Brand new developments in a story that affects people on both sides of the bay. A fresh look at what the proposed Mobile River Bridge could look like and what it could cost to use it.
Travel down Interstate-10 and you'll likely hit traffic. It's a problem the new Mobile River Bridge Project hopes to resolve.
"Everybody knows the problems that exist with I-10 and Wallace Tunnel. The #1 question we get is when are you going to start," said Matt Ericksen, Mobile River Bridge and Bayway Project Director.
Updating the community Tuesday night, Ericksen says the finish line is within reach. He also showed them new conceptual images of what the new bridge could look like.

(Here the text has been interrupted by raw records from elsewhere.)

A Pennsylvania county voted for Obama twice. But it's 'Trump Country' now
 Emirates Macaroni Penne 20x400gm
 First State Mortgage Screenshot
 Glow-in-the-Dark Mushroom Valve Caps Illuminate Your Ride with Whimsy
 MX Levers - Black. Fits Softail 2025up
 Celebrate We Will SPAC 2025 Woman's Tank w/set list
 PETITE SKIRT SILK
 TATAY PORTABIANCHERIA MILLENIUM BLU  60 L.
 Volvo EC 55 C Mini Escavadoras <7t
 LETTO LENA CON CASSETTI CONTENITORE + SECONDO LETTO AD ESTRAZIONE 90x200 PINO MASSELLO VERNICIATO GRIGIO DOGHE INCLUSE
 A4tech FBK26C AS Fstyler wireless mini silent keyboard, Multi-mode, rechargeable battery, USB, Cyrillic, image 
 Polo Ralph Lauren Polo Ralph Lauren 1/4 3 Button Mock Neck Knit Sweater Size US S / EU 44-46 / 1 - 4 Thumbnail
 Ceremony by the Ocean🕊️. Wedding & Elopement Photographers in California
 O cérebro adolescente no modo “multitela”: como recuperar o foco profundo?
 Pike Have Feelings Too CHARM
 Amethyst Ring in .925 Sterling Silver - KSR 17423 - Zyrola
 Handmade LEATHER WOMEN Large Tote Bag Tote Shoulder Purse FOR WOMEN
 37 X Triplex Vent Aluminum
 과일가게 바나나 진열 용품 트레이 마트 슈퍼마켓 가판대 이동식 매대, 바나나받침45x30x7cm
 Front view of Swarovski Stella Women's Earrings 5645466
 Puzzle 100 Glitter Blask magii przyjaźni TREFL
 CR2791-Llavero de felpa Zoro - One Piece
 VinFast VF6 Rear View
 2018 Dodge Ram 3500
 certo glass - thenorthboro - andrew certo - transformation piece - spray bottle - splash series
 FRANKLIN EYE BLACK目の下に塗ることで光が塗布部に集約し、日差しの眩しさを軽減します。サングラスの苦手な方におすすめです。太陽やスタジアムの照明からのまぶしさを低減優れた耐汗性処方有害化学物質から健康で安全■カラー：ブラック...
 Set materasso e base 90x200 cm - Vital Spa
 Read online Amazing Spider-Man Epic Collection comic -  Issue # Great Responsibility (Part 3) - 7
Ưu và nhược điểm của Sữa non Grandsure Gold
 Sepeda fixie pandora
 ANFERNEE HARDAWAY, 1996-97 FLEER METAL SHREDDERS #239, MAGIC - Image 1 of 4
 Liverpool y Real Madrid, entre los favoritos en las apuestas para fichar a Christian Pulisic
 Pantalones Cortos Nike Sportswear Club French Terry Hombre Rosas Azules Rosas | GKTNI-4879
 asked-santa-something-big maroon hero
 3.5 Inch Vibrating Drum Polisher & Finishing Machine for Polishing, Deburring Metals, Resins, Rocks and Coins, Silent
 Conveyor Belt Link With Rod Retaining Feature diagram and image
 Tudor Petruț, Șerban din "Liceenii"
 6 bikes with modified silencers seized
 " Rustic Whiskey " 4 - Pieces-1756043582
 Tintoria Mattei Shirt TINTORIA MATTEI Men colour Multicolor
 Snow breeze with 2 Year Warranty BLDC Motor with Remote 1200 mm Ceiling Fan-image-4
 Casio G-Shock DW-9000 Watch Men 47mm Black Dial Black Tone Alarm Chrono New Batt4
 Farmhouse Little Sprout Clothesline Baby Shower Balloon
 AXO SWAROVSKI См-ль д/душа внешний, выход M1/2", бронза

With the goal to increase capacity -- the proposed bridge will have six lanes (3 lanes in each direction).
Construction on the two-billion dollar project is scheduled to start by early 2020.
"This project will be one of the largest in the nation. It's a problem that has to be fixed. I-10 is a national corridor," said Ericksen.
It also calls to completely re-build the Bayway -- expanding it from four lanes to eight (four lanes in each direction).
"Based on new federal requirements the new Bayway would have to be built to withstand impact of 100-year storm surge event. The Bayway will now be approximately 10 feet higher than the existing," explained Ericksen.
While there's still talk of a bike and pedestrian lanes, a new bridge won't be feasible without a toll. A toll rate has yet to be decided, but they expect it to cost anywhere from $3 to $6 to use it. The toll would not start until the bridge is complete and operational in 2025.
The new bridge would have a vertical clearance of 215 feet and a lookout tower with public access for viewing. Here's how it compares to other bridges:
Cochrane-Africatown Bridge: 155 feet
Crescent City Bridge, New Orleans: 170 feet
Golden Gate Bridge: 220 feet
Once the environmental phase is complete, requests for proposals are expected to go out in early next year to the short list of three teams vying to build the bridge. The team selected will have to operate and maintain the bridge for the next 50 years.